More often than not, the perception about a people, nation, tribe, religion, culture and race among others, are formed based on the media representation since it is almost impossible to have a personal contact with everybody, all races, tribes, nations, cultures and even religions, among others. The perception about a person or people which enables one to make snap judgments and decisions, could sometimes be very subjective. For instance, there are lots of negative impressions about some African countries as well as some third world countries across the world which may not be completely correct.

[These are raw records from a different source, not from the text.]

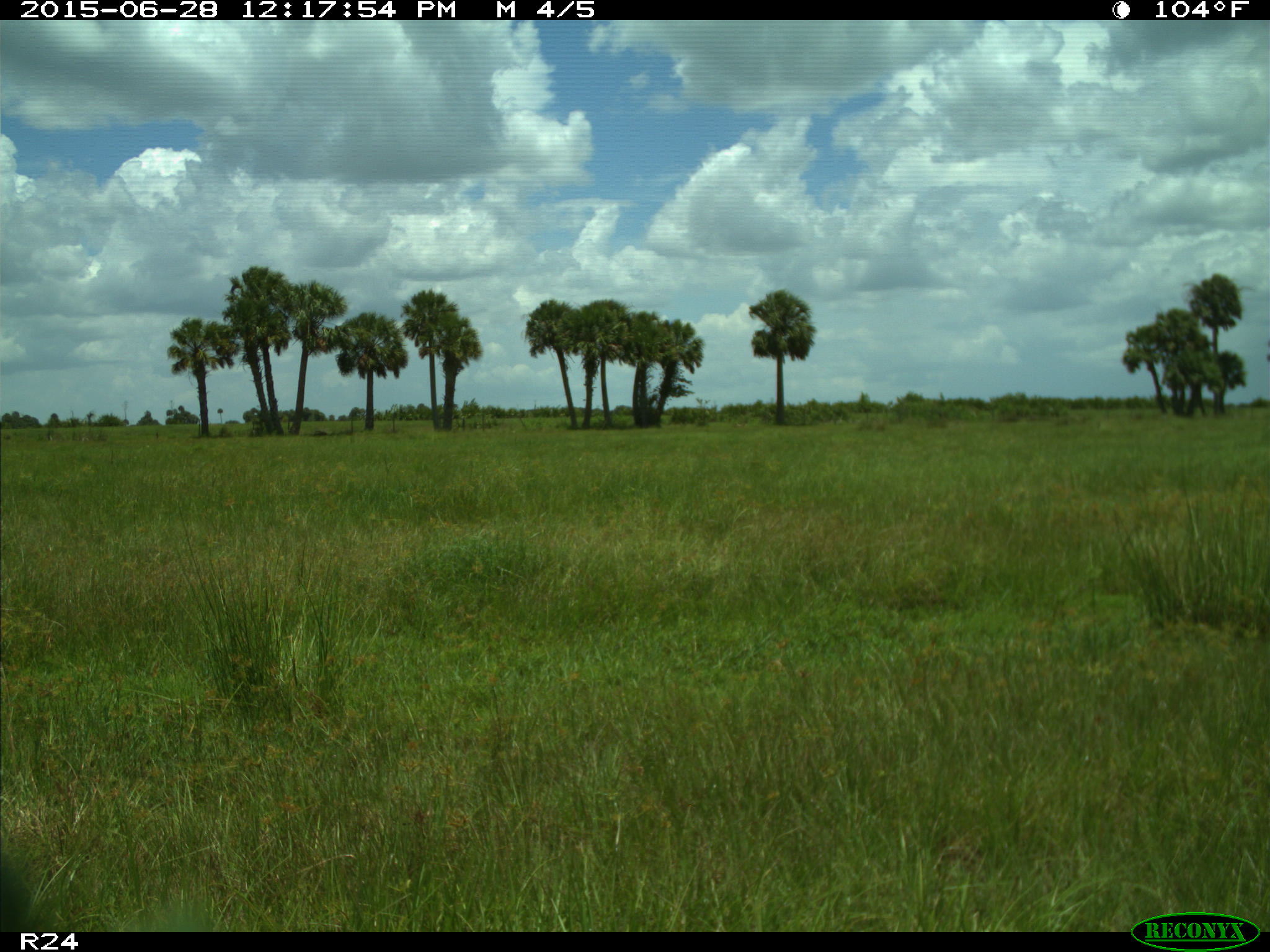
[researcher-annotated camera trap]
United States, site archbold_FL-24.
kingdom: Animalia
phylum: Chordata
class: Mammalia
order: Artiodactyla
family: Bovidae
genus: Bos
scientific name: Bos taurus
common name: domestic cow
Bos taurus (domestic cow).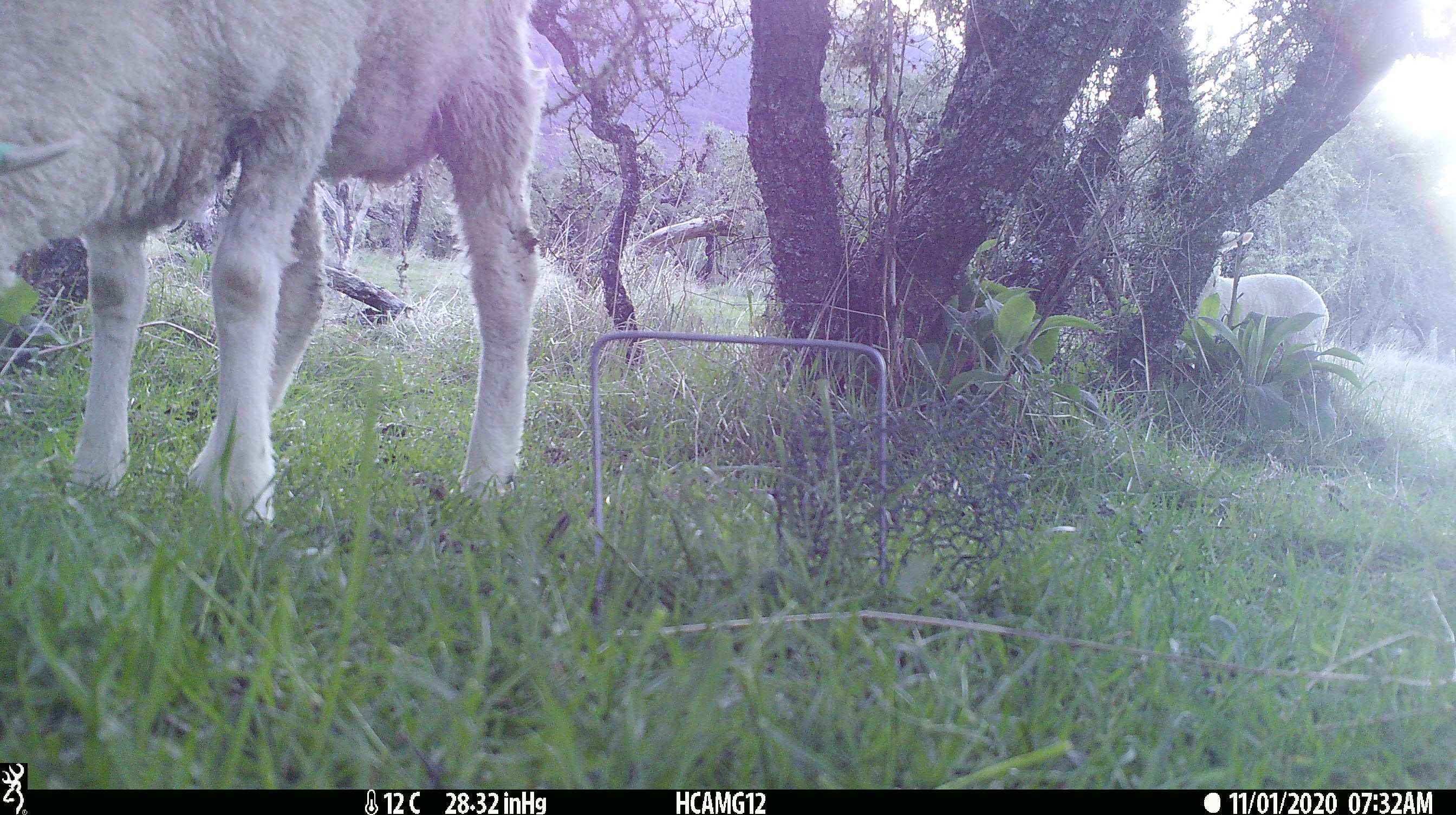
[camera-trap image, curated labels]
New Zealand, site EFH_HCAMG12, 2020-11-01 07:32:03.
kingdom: Animalia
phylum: Chordata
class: Mammalia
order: Artiodactyla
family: Bovidae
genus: Ovis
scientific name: Ovis aries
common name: domestic sheep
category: sheep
Sheep (domestic sheep) (Ovis aries).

It is common to hear people make reference to the technological advancement of China, the serenity and tourist attractions of Dubai, the poverty and under-development in some East African countries as well as the crime rate in the United States of America, amongst others. In some situations, the lead discussants in these conversations have never been to the countries so talked about with such confidence, but have formed their opinions based on media representations including through; books/literature, movies, cinemas and cable television. The film format is quite critical in perception molding due to its very nature, which sometimes could make its viewers overrate its fictitious nature, and think it to be the reality.

According to Sunday & Uduakobong (2013), there were occasions when certain film actors/actresses were attacked and/or molested in the public, simply because of the roles they had played in some home videos. It is true that certain characters in the home videos have gained the sympathy of the viewers while others have been seen as villains and have escaped being lynched by the public, when off the stages or theaters. This implies that the viewers do not always separate the actors’ persona from the real persons. If this is the reaction of the audience to the actors, how would the viewers, especially foreigners and nationals react to Nigeria and its people in view of the portrayals and representations they see in the home videos? They further noted that the home video has been one of the popular media towards identity (image) construction, deconstruction and status conferral. Many people (youths and adults alike) have learnt a lot (lifestyle, dressing, language, etc.) from the home videos. The home video truly serves to mould lives indirectly; it is the mirror of our society.

It is therefore expected that Nollywood producers, cognizant of the centrality of the media, especially movies, in identity molding, should have deliberately put together mostly movies that would build a positive image for their society. Although Adenugba (2007) is of the view that the producers of films all over the world use what is in vogue to develop their plots (in terms of messages and themes), in dressing, language and lifestyle amongst others, a producer who is determined to build a positive image for his or her culture or race, could develop a plot on certain latent social phenomena and magnify them to achieve his objectives. It suffices to note that films’ producers are at liberty to project what they deem necessary, to communicate to the viewers/audiences.

Key Terms in this Chapter

Perception: Understanding or interpretation assigned to phenomena by an individual, group or society.

Voodoo: to enchant someone using some form of magic or spell.

Superstition: A belief or set of beliefs that are not based on human reason or backed by science and cannot be proven scientifically.

Witchcraft: The practice of witches, sorcery or supernatural powers to harm others.

Wickedness: An evil disposition towards another or others.

Fetishism: A belief that natural or manmade objects have supernatural powers over people.

Portrayals: A representation or description of a thing or people through the media which includes the video films.

Representation: The created image or picture that substitutes reality of a person or thing.